Marcou a quarta participação do quarteto na área cinematográfica, mas apenas a segunda (junto com “More”) a ser lançada sob o nome “Pink Floyd” (o filme “Zabriskie Point” produziu um álbum próprio com apenas três das faixas do grupo e a trilha de “The Committee” só recebeu lançamento oficial em 2016 como parte do box “The Early Years“).
“Foi jogo rápido”, disse Gilmour. “Sentamos na sala, escrevemos, gravamos, como linha de produção. É bom trabalhar sob condições restritas de tempo e tentar ir ao encontro das necessidades de outra pessoa”.
“Essa é a coisa chata: perceber que a diferença entre algo que demoramos duas semanas para fazer e algo que levamos nove meses não é assim tão grande”, admite Nick Mason. “Quero dizer, a coisa que levamos nove meses não é 36 vezes melhor. O que me impressiona hoje é o fato de que o material que finalizamos ficou muito bem estruturado. Uma série de canções foi produzida, mas a minha percepção é de que o título delas foram apressadamente alocados sob a pressão de cumprir o cronograma do filme”.
Ao contrário de “More” (também dirigido por Schroeder), filme e álbum têm nomes diferentes devido a um desentendimento entre a banda e a produtora cinematográfica.
Enredo
Também escrito pelo diretor, o roteiro é sobre Viviane (a atriz Bulle Ogier), infeliz esposa do cônsul francês na Austrália, que viaja para as matas da Nova Guiné em busca das penas de uma ave raríssima, que ela espera revender na sua butique em Paris. Na ilha, ela conhece Olivier (Michael Gothard), líder de um bando de mochileiros hippies, que a convence a buscar a rara plumagem no vale secreto que nomeia o filme. Na jornada pelo desconhecido, encontram um dos povos mais isolados do planeta e, a partir da motivação inicial puramente materialista, a busca transforma-se em uma exploração espiritual de autoconhecimento ao mudar o objetivo por uma espécie de paraíso terrestre oculto.









Bastante elogiado pela filmografia e imersão em paisagens belíssimas, as temáticas sobre liberdade sexual, alteração da mente e busca de um shangri-la de convivência harmoniosa entre as pessoas já estava uns quatro anos atrasada e na década errada.

_MATERIAL EXTRAÍDO:_
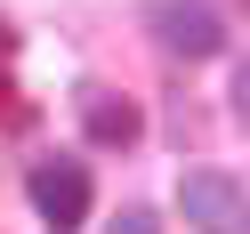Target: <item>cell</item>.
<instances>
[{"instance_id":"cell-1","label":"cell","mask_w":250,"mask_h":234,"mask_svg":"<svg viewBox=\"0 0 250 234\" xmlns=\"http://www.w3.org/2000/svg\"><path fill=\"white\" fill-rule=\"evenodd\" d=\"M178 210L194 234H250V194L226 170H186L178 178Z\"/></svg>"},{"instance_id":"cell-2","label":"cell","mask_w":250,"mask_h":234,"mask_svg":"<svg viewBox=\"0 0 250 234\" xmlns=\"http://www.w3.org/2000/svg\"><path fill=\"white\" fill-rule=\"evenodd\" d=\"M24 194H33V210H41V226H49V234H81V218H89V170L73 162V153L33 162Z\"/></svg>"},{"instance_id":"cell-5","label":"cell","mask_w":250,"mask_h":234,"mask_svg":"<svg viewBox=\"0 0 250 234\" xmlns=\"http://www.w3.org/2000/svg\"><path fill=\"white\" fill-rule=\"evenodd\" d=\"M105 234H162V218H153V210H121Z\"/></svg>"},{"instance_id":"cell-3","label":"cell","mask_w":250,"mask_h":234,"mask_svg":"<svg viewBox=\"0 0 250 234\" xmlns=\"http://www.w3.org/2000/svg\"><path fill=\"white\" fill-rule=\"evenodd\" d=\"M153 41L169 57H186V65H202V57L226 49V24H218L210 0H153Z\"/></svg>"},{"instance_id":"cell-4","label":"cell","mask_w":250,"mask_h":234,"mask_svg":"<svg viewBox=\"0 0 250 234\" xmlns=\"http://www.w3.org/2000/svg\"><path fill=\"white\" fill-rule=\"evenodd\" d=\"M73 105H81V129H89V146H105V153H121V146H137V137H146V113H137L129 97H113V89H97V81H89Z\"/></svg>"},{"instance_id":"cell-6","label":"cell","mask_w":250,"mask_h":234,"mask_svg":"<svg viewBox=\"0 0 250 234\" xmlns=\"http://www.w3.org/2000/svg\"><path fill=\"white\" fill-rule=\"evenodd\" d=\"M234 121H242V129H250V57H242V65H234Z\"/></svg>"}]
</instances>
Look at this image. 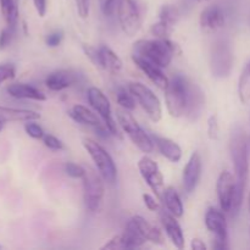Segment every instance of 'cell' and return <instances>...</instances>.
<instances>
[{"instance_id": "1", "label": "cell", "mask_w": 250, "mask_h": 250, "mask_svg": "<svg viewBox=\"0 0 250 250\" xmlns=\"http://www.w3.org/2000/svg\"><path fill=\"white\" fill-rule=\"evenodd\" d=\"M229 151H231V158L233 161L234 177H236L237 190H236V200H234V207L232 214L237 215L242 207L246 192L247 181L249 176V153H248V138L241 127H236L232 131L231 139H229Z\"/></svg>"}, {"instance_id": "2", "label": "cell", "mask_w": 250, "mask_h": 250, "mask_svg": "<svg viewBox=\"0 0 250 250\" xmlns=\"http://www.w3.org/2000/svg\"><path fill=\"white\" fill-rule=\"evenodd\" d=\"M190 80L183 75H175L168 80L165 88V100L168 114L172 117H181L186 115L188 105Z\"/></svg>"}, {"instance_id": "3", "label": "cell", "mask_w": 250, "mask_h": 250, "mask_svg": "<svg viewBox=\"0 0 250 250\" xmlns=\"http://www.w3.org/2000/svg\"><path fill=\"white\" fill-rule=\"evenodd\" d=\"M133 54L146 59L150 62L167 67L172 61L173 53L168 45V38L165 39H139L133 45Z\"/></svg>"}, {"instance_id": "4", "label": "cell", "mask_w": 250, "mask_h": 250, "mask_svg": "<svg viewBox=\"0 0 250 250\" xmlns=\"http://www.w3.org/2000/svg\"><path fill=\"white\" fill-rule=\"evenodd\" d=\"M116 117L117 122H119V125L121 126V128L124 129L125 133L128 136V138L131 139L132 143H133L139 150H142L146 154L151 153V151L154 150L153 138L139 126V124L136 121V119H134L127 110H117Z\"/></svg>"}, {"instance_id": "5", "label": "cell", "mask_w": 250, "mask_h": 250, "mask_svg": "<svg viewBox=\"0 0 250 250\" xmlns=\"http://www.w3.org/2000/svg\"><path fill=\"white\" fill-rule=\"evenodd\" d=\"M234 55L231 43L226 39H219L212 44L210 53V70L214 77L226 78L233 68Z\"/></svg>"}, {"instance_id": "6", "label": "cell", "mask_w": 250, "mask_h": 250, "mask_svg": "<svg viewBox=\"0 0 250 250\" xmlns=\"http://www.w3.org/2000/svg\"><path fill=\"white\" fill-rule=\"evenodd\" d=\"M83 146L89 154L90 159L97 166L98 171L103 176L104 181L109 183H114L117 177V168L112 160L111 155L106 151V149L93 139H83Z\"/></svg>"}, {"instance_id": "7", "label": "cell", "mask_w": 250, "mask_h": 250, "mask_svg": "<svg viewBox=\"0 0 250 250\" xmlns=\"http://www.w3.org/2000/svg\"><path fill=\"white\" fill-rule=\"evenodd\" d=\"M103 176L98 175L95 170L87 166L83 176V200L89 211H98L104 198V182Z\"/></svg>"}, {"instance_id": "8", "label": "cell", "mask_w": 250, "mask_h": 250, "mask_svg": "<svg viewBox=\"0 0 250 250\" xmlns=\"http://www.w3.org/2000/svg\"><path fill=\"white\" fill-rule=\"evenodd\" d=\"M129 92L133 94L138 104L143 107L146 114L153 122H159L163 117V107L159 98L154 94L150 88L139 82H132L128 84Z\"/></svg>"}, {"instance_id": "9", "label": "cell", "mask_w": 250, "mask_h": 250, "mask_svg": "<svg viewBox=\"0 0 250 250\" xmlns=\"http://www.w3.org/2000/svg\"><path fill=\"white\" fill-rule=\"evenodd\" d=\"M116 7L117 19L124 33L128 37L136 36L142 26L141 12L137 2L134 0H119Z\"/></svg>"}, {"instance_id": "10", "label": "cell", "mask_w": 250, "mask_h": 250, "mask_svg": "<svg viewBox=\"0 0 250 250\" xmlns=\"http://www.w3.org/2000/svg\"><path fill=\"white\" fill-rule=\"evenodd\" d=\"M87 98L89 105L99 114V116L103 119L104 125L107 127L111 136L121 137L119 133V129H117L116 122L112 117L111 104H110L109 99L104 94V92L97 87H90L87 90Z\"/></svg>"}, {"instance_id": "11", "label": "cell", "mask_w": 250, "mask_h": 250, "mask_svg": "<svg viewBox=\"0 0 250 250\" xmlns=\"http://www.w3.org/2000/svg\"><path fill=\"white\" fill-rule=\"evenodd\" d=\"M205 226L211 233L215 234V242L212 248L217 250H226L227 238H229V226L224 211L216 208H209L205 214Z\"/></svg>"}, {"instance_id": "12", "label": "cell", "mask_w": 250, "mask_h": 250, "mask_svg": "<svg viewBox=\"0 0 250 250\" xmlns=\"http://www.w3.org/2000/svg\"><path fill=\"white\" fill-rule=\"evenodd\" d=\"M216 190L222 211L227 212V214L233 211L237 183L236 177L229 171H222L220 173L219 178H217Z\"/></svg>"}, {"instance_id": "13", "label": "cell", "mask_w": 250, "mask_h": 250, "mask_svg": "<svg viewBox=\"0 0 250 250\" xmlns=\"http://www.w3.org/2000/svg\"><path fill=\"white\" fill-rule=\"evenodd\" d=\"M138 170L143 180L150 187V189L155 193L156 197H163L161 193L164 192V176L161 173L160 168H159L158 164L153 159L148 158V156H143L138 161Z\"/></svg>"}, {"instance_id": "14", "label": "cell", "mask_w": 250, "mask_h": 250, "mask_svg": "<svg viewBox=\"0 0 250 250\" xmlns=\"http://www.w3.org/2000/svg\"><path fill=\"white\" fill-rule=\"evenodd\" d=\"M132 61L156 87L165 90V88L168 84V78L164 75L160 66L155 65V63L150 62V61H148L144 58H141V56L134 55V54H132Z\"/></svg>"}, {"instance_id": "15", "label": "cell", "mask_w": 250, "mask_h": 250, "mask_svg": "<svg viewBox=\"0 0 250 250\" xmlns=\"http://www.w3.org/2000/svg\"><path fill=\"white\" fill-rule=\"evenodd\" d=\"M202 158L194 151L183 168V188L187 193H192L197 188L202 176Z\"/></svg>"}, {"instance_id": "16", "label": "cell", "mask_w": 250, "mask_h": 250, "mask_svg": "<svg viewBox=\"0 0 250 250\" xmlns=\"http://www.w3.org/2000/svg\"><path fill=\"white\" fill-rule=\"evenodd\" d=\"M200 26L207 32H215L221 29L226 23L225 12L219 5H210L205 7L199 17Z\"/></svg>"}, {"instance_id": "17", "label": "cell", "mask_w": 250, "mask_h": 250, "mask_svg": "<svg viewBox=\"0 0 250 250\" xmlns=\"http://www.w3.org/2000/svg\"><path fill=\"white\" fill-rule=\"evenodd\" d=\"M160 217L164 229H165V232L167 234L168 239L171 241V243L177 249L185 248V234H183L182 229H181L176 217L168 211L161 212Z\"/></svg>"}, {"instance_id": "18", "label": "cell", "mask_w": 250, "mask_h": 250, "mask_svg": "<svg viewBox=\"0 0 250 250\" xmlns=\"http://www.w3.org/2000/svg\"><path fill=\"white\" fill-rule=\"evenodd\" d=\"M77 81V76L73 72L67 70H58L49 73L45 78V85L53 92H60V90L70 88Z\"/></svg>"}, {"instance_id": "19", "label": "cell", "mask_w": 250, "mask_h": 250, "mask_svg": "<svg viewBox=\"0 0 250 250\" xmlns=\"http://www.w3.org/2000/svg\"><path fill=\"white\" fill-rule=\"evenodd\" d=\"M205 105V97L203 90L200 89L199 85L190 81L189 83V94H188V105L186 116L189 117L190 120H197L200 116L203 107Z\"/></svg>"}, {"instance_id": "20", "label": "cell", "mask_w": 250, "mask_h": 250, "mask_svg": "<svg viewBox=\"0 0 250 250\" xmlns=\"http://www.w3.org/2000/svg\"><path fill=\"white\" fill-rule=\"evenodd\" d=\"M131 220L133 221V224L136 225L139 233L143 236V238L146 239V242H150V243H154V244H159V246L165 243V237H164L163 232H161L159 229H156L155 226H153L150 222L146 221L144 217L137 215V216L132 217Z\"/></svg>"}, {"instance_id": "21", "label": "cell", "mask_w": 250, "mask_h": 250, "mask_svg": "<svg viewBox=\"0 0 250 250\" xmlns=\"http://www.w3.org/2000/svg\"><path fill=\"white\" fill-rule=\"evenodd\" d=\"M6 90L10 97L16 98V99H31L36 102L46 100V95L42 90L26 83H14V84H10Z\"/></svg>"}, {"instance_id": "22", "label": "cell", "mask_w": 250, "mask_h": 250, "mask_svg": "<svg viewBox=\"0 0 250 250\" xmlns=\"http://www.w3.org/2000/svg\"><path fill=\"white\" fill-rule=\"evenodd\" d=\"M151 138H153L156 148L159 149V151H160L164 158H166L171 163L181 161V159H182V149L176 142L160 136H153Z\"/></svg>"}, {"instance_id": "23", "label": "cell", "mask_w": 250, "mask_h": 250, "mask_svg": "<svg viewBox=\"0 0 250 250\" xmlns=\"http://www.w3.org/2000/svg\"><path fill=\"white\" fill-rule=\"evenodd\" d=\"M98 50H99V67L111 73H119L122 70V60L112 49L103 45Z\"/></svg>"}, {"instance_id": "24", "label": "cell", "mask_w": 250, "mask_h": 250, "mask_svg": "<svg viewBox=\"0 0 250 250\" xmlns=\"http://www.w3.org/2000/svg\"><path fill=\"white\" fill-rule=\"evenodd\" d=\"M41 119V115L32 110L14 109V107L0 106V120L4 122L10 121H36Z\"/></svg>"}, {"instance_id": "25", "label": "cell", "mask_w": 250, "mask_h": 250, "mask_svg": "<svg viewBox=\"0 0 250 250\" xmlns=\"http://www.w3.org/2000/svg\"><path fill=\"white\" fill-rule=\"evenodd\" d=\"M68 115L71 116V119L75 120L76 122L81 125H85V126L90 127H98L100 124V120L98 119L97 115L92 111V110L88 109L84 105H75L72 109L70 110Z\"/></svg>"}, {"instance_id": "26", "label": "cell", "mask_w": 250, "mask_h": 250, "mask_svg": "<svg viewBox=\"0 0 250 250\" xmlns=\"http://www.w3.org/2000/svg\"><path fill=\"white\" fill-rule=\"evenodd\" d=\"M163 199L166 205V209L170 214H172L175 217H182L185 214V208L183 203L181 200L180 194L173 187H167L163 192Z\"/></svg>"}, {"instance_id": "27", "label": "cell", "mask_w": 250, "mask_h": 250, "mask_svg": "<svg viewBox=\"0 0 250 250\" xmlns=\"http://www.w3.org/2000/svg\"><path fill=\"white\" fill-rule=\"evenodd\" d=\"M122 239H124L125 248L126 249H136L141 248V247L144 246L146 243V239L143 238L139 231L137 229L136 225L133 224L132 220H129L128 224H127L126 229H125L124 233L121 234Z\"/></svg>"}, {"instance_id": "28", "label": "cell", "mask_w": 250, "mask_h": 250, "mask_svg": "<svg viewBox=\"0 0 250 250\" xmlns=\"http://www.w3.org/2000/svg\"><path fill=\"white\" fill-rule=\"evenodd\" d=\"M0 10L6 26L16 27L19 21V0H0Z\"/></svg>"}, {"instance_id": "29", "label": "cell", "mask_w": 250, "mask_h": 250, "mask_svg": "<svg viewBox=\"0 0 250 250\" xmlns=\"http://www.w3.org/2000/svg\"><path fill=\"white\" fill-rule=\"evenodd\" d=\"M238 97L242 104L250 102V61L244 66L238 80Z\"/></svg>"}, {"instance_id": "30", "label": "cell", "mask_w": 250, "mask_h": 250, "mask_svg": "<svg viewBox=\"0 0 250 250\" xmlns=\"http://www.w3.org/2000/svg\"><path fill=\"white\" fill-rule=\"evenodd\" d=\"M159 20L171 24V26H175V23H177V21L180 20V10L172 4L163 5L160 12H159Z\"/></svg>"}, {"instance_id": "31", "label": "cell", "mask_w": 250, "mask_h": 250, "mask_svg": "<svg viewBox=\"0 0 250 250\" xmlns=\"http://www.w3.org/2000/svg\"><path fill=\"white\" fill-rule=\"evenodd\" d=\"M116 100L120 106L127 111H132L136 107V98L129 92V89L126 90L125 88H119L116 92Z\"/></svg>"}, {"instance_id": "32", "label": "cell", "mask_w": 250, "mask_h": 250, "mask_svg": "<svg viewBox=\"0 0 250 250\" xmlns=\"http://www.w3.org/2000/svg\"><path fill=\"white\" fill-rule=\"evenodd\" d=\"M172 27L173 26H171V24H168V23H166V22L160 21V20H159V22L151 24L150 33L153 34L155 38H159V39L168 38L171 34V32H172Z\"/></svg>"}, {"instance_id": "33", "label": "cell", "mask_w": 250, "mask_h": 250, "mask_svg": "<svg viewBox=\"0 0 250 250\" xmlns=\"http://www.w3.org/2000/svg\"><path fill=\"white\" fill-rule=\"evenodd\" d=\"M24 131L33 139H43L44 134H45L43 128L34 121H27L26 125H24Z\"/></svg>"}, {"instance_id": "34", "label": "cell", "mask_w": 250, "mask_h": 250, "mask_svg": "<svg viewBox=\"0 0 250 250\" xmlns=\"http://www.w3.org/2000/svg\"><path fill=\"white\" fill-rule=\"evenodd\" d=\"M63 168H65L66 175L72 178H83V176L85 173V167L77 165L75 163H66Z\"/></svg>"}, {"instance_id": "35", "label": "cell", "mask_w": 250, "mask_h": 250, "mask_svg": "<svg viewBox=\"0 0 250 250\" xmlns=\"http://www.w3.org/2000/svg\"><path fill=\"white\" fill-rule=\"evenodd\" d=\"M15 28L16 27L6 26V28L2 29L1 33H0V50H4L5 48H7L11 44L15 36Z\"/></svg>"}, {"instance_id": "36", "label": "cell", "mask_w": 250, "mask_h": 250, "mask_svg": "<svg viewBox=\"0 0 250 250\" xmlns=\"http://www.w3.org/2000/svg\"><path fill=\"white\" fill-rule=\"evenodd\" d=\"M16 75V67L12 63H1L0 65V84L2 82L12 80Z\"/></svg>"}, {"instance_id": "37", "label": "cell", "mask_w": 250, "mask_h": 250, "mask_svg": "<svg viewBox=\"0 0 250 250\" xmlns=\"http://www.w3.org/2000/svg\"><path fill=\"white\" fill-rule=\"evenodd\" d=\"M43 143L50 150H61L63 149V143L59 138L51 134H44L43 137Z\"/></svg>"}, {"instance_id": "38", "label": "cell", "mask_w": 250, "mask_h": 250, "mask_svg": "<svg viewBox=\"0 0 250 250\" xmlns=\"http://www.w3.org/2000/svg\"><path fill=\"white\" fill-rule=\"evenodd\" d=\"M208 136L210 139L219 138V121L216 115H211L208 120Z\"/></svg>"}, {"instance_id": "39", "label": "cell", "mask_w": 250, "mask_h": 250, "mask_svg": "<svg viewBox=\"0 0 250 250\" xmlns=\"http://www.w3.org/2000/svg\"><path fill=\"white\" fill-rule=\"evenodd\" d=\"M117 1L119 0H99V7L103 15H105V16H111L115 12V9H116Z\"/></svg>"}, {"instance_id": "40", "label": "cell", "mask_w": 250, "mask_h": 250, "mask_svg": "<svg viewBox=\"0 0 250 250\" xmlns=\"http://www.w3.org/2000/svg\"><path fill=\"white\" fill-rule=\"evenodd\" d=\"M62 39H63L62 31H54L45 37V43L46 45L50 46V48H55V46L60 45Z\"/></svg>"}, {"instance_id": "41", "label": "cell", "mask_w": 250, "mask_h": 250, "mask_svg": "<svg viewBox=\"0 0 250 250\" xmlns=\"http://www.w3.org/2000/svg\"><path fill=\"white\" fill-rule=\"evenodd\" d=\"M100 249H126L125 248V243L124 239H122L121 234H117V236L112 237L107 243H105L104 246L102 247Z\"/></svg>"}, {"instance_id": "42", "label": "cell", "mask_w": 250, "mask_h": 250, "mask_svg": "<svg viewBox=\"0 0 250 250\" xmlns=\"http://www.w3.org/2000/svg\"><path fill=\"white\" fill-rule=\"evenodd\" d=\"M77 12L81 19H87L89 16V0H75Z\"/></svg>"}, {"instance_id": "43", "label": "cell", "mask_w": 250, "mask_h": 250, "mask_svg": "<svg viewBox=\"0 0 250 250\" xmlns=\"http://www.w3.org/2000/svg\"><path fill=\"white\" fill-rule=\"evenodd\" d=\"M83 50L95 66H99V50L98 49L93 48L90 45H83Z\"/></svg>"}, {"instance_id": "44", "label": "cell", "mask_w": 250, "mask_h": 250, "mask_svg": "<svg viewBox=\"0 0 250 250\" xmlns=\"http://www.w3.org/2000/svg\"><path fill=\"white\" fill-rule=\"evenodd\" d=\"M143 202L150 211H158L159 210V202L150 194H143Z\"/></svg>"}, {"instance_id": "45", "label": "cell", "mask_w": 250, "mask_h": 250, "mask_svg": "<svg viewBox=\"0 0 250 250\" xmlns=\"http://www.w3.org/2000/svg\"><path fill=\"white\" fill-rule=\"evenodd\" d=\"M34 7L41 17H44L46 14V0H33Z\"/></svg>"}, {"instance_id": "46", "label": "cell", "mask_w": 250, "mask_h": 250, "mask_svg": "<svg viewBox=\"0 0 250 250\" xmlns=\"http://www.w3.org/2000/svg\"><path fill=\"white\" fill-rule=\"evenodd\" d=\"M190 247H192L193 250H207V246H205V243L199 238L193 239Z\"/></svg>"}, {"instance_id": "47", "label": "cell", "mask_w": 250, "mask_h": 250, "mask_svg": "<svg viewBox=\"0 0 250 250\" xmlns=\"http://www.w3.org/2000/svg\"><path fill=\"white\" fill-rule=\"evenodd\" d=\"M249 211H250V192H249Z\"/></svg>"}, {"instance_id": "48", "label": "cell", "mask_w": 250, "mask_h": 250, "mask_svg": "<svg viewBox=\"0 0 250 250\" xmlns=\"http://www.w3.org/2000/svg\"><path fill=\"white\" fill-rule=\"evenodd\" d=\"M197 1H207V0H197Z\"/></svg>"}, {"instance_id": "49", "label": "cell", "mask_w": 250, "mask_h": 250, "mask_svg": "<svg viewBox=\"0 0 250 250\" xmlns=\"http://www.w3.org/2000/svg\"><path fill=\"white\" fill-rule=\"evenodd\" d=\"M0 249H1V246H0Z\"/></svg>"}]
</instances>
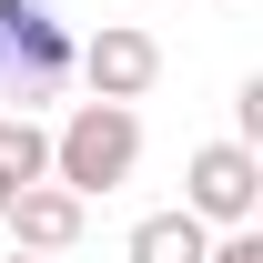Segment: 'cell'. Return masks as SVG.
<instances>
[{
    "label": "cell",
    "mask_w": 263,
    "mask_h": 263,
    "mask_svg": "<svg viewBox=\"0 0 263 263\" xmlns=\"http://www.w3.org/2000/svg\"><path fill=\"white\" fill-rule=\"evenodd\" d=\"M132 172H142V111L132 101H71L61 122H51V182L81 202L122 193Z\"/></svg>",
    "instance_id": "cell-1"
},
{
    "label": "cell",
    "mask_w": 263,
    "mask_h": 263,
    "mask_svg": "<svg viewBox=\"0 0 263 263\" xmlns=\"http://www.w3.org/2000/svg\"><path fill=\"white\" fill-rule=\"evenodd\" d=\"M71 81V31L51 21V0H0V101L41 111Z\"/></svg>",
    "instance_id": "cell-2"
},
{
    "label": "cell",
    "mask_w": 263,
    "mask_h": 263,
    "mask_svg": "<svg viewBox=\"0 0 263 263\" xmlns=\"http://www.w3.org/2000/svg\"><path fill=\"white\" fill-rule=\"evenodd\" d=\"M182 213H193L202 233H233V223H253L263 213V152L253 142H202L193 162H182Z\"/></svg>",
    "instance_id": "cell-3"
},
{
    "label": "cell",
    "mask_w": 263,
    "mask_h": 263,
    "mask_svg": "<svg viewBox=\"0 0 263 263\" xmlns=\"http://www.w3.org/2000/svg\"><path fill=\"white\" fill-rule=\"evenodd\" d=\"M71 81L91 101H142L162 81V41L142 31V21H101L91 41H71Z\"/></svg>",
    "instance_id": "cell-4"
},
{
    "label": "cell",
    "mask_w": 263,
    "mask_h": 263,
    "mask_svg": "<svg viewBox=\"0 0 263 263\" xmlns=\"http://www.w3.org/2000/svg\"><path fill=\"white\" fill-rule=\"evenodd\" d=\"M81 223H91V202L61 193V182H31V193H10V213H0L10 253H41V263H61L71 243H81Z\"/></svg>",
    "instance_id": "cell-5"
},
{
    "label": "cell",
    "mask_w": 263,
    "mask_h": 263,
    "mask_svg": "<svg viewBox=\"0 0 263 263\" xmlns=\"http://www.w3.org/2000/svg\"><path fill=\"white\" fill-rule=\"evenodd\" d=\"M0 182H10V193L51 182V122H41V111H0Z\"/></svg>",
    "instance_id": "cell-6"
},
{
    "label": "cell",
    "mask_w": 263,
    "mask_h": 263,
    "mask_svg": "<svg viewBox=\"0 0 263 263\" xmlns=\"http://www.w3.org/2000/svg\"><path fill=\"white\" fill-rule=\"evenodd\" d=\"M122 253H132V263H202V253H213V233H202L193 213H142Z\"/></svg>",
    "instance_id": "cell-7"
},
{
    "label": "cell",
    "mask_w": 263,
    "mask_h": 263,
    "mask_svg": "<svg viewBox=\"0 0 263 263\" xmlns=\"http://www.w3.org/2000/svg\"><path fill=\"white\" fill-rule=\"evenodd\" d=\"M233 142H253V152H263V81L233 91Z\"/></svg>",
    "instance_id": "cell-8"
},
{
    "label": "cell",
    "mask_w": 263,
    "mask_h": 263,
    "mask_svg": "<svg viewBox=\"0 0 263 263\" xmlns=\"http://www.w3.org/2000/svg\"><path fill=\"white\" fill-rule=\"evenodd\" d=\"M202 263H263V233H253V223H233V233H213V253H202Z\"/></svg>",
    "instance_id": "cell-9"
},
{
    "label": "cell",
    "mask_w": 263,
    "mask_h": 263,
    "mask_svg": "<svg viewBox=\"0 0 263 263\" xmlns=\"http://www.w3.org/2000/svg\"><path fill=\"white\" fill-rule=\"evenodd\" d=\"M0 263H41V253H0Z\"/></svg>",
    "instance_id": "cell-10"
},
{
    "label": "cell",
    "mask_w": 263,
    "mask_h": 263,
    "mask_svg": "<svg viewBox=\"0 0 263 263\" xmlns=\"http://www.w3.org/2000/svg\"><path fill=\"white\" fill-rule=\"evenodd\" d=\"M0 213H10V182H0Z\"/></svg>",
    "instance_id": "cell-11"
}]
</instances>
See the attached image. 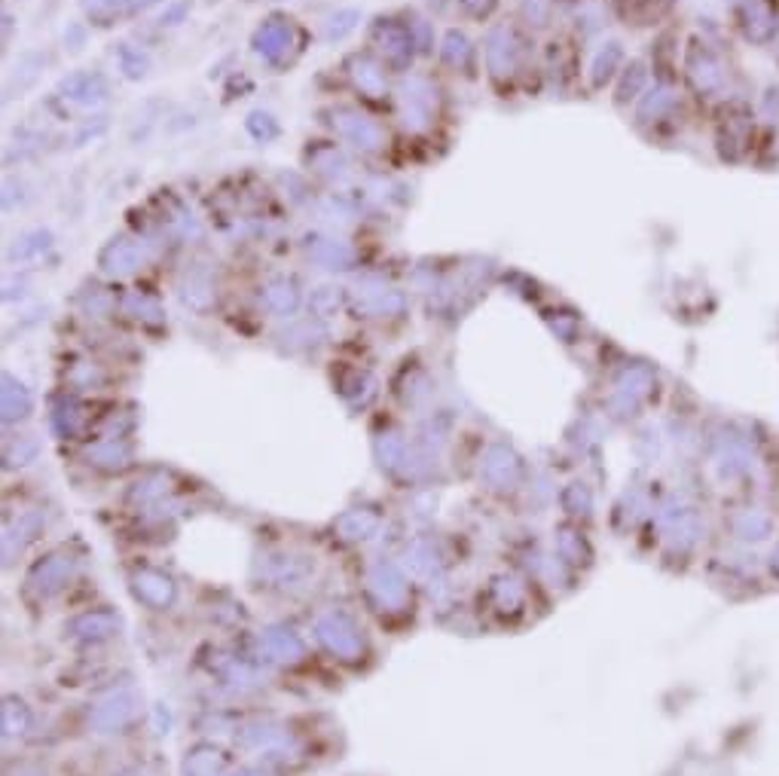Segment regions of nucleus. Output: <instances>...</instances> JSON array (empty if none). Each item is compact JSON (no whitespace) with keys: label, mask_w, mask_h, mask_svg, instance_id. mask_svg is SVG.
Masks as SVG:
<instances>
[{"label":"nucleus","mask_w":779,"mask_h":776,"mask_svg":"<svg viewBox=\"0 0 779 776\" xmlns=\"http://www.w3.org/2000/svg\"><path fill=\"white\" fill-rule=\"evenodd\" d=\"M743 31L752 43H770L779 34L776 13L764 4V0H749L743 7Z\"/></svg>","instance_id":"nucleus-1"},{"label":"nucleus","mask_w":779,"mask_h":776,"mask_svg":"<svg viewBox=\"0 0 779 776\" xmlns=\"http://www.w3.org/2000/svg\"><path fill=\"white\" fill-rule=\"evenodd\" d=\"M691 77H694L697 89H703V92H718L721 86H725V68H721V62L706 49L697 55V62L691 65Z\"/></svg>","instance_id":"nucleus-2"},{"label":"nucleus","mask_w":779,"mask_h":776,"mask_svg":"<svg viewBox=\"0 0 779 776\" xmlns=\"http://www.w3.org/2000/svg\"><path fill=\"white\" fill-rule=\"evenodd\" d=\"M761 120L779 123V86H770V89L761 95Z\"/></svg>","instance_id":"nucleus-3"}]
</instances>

_SUAS TAREFAS:_
A. Redigite no texto sobre o Pink Floyd tudo o que vai de "Bastante elogiado pela" até "na década errada.".
B. Segundo o texto sobre o Pink Floyd, qual atriz interpreta Viviane no filme?
C. Prossiga com o texto sobre o Pink Floyd a partir da última frase apresentada.

_RESPOSTAS POR TAREFA:_
A.
Bastante elogiado pela filmografia e imersão em paisagens belíssimas, as temáticas sobre liberdade sexual, alteração da mente e busca de um shangri-la de convivência harmoniosa entre as pessoas já estava uns quatro anos atrasada e na década errada.

B. Bulle Ogier.

C.
“La Vallée” tem uma avaliação de 6,4/10 no IMDb e aprovação pública de 59% no Rotten Tomatoes.
Faixa Faixa
01. Obscured by Clouds
Embora creditada apenas a David Gilmour e Roger Waters, a faixa-título é um instrumental sinistro que sugeria a reunião de nuvens de tempestade. Começa e é marcado pelo sintetizador analógico portátil VCS 3 recém-comprado da BBC por Rick Wright e que teria destaque nos dois álbuns seguintes, “Dark Side of the Moon” (1973) e “Wish You Were Here” (1975). Nick Mason toca uma de suas primeiras baterias eletrônicas (“eram como bongôs eletrônicos, não tão avançada quanto as que vieram depois”). O nome dessa música (e do álbum) aparece escrito em um mapa marcando o local do tal vale que nomeia o filme em francês, que seria um paraíso secreto “obscurecido pelas nuvens” (clique na imagem acima para assistir a cenas do filme).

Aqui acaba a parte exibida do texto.